Empolgado com as novidades musicais apresentadas por uma amiga e já em idade de cursar a universidade, não pensou duas vezes e matriculou-se no curso de música. “Da informação de uma amiga foi a primeira vez que descobri a UFRJ, e nessa época eu tinha parado de tocar porque o meu pai havia descoberto a minha sexualidade, então, eu estava depressivo. E quando a minha amiga chegou com aquela notícia, eu pensei: essa é a minha oportunidade. Todos os meus problemas estavam resolvidos. Eu iria mudar de cidade, não estava sendo bem aceito, iria começar uma nova vida, queria ser livre, e iria estudar a música que era tudo que sempre sonhei. Eu estudava todos os dias 6 horas por dia.” contou o então aspirante a músico.
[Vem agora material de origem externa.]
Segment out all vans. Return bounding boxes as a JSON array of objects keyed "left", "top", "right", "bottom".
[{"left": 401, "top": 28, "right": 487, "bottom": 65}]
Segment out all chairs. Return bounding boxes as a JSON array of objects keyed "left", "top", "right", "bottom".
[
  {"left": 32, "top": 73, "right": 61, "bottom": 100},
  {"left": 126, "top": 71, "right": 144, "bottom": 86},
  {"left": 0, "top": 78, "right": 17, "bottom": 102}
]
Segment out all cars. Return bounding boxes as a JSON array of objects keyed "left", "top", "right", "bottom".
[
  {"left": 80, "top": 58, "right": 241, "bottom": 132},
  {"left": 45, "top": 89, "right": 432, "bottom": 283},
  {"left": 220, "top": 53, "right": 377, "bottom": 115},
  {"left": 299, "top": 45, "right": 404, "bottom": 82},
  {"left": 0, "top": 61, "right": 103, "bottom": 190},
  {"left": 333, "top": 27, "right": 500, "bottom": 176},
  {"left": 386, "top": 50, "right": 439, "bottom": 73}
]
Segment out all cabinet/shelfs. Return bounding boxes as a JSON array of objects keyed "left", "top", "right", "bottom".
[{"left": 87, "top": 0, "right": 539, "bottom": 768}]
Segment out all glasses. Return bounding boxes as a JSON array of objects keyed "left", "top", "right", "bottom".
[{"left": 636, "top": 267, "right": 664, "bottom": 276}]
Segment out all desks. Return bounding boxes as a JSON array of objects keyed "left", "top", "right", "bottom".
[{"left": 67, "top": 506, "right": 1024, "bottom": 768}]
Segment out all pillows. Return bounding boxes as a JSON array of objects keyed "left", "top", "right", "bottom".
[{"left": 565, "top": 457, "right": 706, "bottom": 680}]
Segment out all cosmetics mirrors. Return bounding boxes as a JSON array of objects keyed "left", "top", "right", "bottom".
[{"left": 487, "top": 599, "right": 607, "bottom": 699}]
Da chegada à universidade muitas foram as transformações na vida do André, o trompete ficou para trás e o canto passou a ser sua grande paixão e missão de vida. Quando se formou no ano 2019, ao marcar a data do recital, a data foi registrada errada e, André só descobriu ao procurar saber se estava tudo certo. Depois disso, em 2020 a pandemia mudou todo o cenário no mundo inteiro, o que mais uma vez, o impediu de fazer o recital de formação, só vindo a acontecer em 2021. “ Quando retornamos às atividades de maneira remota em 2021, marquei a minha formatura. O meu recital foi o primeiro de abertura pós pandemia. O meu recital teve área de ópera, teve canções alemãs, francesas, música brasileira, um repertório bem melancólico e dramático. Me formei e ganhei nota dez da banca. Foi um dia muito feliz, mas choveu, eu vim de moto, me molhei todo. Cheguei chorando, pois estava todo molhado. Deus colocou várias pessoas para me ajudar e deu tudo certo, pois mesmo tendo acontecido esses problemas eu estudei muito. Então estava muito confiante. A sensação foi que tudo estava maravilhoso. A perfeição não existe. Aquele era o melhor que podia fazer e que eu sabia da minha qualidade como cantor. E naquele momento as pessoas passaram a dizer como minha voz era especial. Foi um dia imensamente feliz- lembrou realizado.